Rewrite the Sig P226 thread from "## chessail77 (Mar" up to and including "(Oct 25, 2012)", changing each "OWB" to "outside-the-waistband".

◆ **Source passage**
-.-.-

# Sig P226



## CMaki (Nov 8, 2012)

Hey Sig folks,

I recently obtained my MN permit to purchase, and went Bill's Gun Shop (great place) bent on leaving with an M&P, Glock 22, or XDM .40. I has shot all and loved all of them, and just had to pick one. However, I glanced over at the Sig rack, hoping for a miracle, since i had looked at them, but ruled them out do to their higher price. I saw a factory refurbed basic P226 sitting there at a very nice price. Something took hold of me, and I took the gun out of the case, held it, and bought it on the spot. I was shocked at myself, because I had spent a month shopping, researching, and testing. To be honest, I was a little nervous when I got it home. The next day I put about 10 mags through it and LOVED it! The accuracy, felt recoil, and fit in my hand were ridiculous. I am so glad I bought this gun...folks on the other forums can keep their plastic :smt082 . 

Now for the fun part:
I'm guessing several of you owners carry, and I'm interested in hearing how (holsters, positions, etc..). Also, is there anything I need to know about this gun, such as maintenance tips or tricks?


Sig On!


----------



## berettabone (Jan 23, 2012)

Well, out of the choices mentioned, I think you made a good choice, although I still would have looked at the Ruger SR40....probably could have gotten it new, for what you paid for the Sig.....if carrying is anything like my state, good luck.


----------



## chessail77 (Mar 15, 2011)

Great choice !!
I carry OWB and have found some good deals on holsters at Optics Planet on both DeSantis and Blackhawk holsters. Blackhawk holster #14 fits the P226.


----------



## swany66675 (Oct 25, 2012)

Beltman belt and a crossbreed supertuck will keep it hidden and pretty comfortable. If you dress right that setup hide almost anything.


----------



## mossy2775 (Jul 31, 2011)

blackhawk cqc in all positions depending on situation and clothing. i also use a blackhawk IWB holster and i find myself with this setup more than anything. ease of use and cost go a long way. try to carry a couple diff ways from week to week. the more you carry the more you will start to nit pick at what you like and dislike and will narrow down your style of carry. as for care, sigs to like to run wet. so keep your new toy cleaned and well lubed. congrats on your purchase and good luck.


----------



## stringplukker (Feb 15, 2013)

I use a Blackhawk Serpa for OWB carry in the winter with my long coat or for just wearing around the house and ranch and I use Milt Sparks Versa Max ll for IWB. I am still trying to figure out the best placement for the Milt Sparks. Only been carrying about 3 weeks so still working out the kinks!

-.-.-

◆ **Data supplied**
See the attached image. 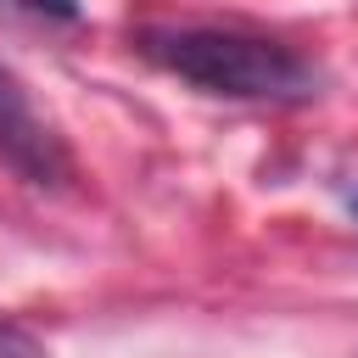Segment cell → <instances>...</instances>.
<instances>
[{"label":"cell","instance_id":"3","mask_svg":"<svg viewBox=\"0 0 358 358\" xmlns=\"http://www.w3.org/2000/svg\"><path fill=\"white\" fill-rule=\"evenodd\" d=\"M0 358H45V347H39V336H28L22 324H11L0 313Z\"/></svg>","mask_w":358,"mask_h":358},{"label":"cell","instance_id":"1","mask_svg":"<svg viewBox=\"0 0 358 358\" xmlns=\"http://www.w3.org/2000/svg\"><path fill=\"white\" fill-rule=\"evenodd\" d=\"M145 56L185 84L229 101H296L313 90V67L296 50L235 28H151Z\"/></svg>","mask_w":358,"mask_h":358},{"label":"cell","instance_id":"4","mask_svg":"<svg viewBox=\"0 0 358 358\" xmlns=\"http://www.w3.org/2000/svg\"><path fill=\"white\" fill-rule=\"evenodd\" d=\"M352 213H358V196H352Z\"/></svg>","mask_w":358,"mask_h":358},{"label":"cell","instance_id":"2","mask_svg":"<svg viewBox=\"0 0 358 358\" xmlns=\"http://www.w3.org/2000/svg\"><path fill=\"white\" fill-rule=\"evenodd\" d=\"M0 157H6L17 173H28L34 185L67 179V151H62L56 129L34 112L28 90H22L6 67H0Z\"/></svg>","mask_w":358,"mask_h":358}]
</instances>
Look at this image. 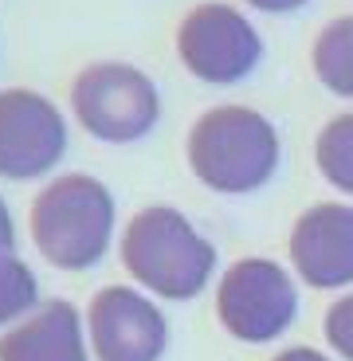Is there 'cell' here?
I'll list each match as a JSON object with an SVG mask.
<instances>
[{"instance_id":"cell-1","label":"cell","mask_w":353,"mask_h":361,"mask_svg":"<svg viewBox=\"0 0 353 361\" xmlns=\"http://www.w3.org/2000/svg\"><path fill=\"white\" fill-rule=\"evenodd\" d=\"M185 154L204 189L220 197H247L275 177L283 161V142L275 122L259 110L212 106L192 122Z\"/></svg>"},{"instance_id":"cell-2","label":"cell","mask_w":353,"mask_h":361,"mask_svg":"<svg viewBox=\"0 0 353 361\" xmlns=\"http://www.w3.org/2000/svg\"><path fill=\"white\" fill-rule=\"evenodd\" d=\"M122 267L157 298H197L216 275V247L169 204L142 208L122 232Z\"/></svg>"},{"instance_id":"cell-3","label":"cell","mask_w":353,"mask_h":361,"mask_svg":"<svg viewBox=\"0 0 353 361\" xmlns=\"http://www.w3.org/2000/svg\"><path fill=\"white\" fill-rule=\"evenodd\" d=\"M114 197L99 177L63 173L32 200V244L51 267L87 271L110 252Z\"/></svg>"},{"instance_id":"cell-4","label":"cell","mask_w":353,"mask_h":361,"mask_svg":"<svg viewBox=\"0 0 353 361\" xmlns=\"http://www.w3.org/2000/svg\"><path fill=\"white\" fill-rule=\"evenodd\" d=\"M71 106L79 126L110 145L142 142L161 122L157 82L134 63H91L71 82Z\"/></svg>"},{"instance_id":"cell-5","label":"cell","mask_w":353,"mask_h":361,"mask_svg":"<svg viewBox=\"0 0 353 361\" xmlns=\"http://www.w3.org/2000/svg\"><path fill=\"white\" fill-rule=\"evenodd\" d=\"M295 314H299V290L283 263L267 255H244L220 275L216 318L240 342H275L295 326Z\"/></svg>"},{"instance_id":"cell-6","label":"cell","mask_w":353,"mask_h":361,"mask_svg":"<svg viewBox=\"0 0 353 361\" xmlns=\"http://www.w3.org/2000/svg\"><path fill=\"white\" fill-rule=\"evenodd\" d=\"M177 55L197 75L200 82L212 87H232L247 79L263 59V39L255 24L232 4H197L177 27Z\"/></svg>"},{"instance_id":"cell-7","label":"cell","mask_w":353,"mask_h":361,"mask_svg":"<svg viewBox=\"0 0 353 361\" xmlns=\"http://www.w3.org/2000/svg\"><path fill=\"white\" fill-rule=\"evenodd\" d=\"M67 118L47 94L27 87L0 90V177L32 180L63 161Z\"/></svg>"},{"instance_id":"cell-8","label":"cell","mask_w":353,"mask_h":361,"mask_svg":"<svg viewBox=\"0 0 353 361\" xmlns=\"http://www.w3.org/2000/svg\"><path fill=\"white\" fill-rule=\"evenodd\" d=\"M91 350L99 361H161L169 322L154 298L134 287H102L87 310Z\"/></svg>"},{"instance_id":"cell-9","label":"cell","mask_w":353,"mask_h":361,"mask_svg":"<svg viewBox=\"0 0 353 361\" xmlns=\"http://www.w3.org/2000/svg\"><path fill=\"white\" fill-rule=\"evenodd\" d=\"M290 263L314 290H342L353 283V204H310L290 228Z\"/></svg>"},{"instance_id":"cell-10","label":"cell","mask_w":353,"mask_h":361,"mask_svg":"<svg viewBox=\"0 0 353 361\" xmlns=\"http://www.w3.org/2000/svg\"><path fill=\"white\" fill-rule=\"evenodd\" d=\"M0 361H91L75 302L51 298L0 338Z\"/></svg>"},{"instance_id":"cell-11","label":"cell","mask_w":353,"mask_h":361,"mask_svg":"<svg viewBox=\"0 0 353 361\" xmlns=\"http://www.w3.org/2000/svg\"><path fill=\"white\" fill-rule=\"evenodd\" d=\"M314 75L337 99H353V16H337L318 32L310 47Z\"/></svg>"},{"instance_id":"cell-12","label":"cell","mask_w":353,"mask_h":361,"mask_svg":"<svg viewBox=\"0 0 353 361\" xmlns=\"http://www.w3.org/2000/svg\"><path fill=\"white\" fill-rule=\"evenodd\" d=\"M314 165L337 192L353 197V110L330 118L322 126L314 142Z\"/></svg>"},{"instance_id":"cell-13","label":"cell","mask_w":353,"mask_h":361,"mask_svg":"<svg viewBox=\"0 0 353 361\" xmlns=\"http://www.w3.org/2000/svg\"><path fill=\"white\" fill-rule=\"evenodd\" d=\"M39 302V283L16 252H0V326L24 318Z\"/></svg>"},{"instance_id":"cell-14","label":"cell","mask_w":353,"mask_h":361,"mask_svg":"<svg viewBox=\"0 0 353 361\" xmlns=\"http://www.w3.org/2000/svg\"><path fill=\"white\" fill-rule=\"evenodd\" d=\"M322 330H326L330 350L342 353L345 361H353V290H349V295H342L334 307L326 310V322H322Z\"/></svg>"},{"instance_id":"cell-15","label":"cell","mask_w":353,"mask_h":361,"mask_svg":"<svg viewBox=\"0 0 353 361\" xmlns=\"http://www.w3.org/2000/svg\"><path fill=\"white\" fill-rule=\"evenodd\" d=\"M244 4H252L259 12H299V8H306L310 0H244Z\"/></svg>"},{"instance_id":"cell-16","label":"cell","mask_w":353,"mask_h":361,"mask_svg":"<svg viewBox=\"0 0 353 361\" xmlns=\"http://www.w3.org/2000/svg\"><path fill=\"white\" fill-rule=\"evenodd\" d=\"M12 244H16V224H12L8 204L0 200V252H12Z\"/></svg>"},{"instance_id":"cell-17","label":"cell","mask_w":353,"mask_h":361,"mask_svg":"<svg viewBox=\"0 0 353 361\" xmlns=\"http://www.w3.org/2000/svg\"><path fill=\"white\" fill-rule=\"evenodd\" d=\"M271 361H330V357L326 353H318V350H310V345H290V350L275 353Z\"/></svg>"}]
</instances>
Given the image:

-.-.-

◆ **Reply to the task**
## chessail77 (Mar 15, 2011)

Great choice !!
I carry outside-the-waistband and have found some good deals on holsters at Optics Planet on both DeSantis and Blackhawk holsters. Blackhawk holster #14 fits the P226.


----------



## swany66675 (Oct 25, 2012)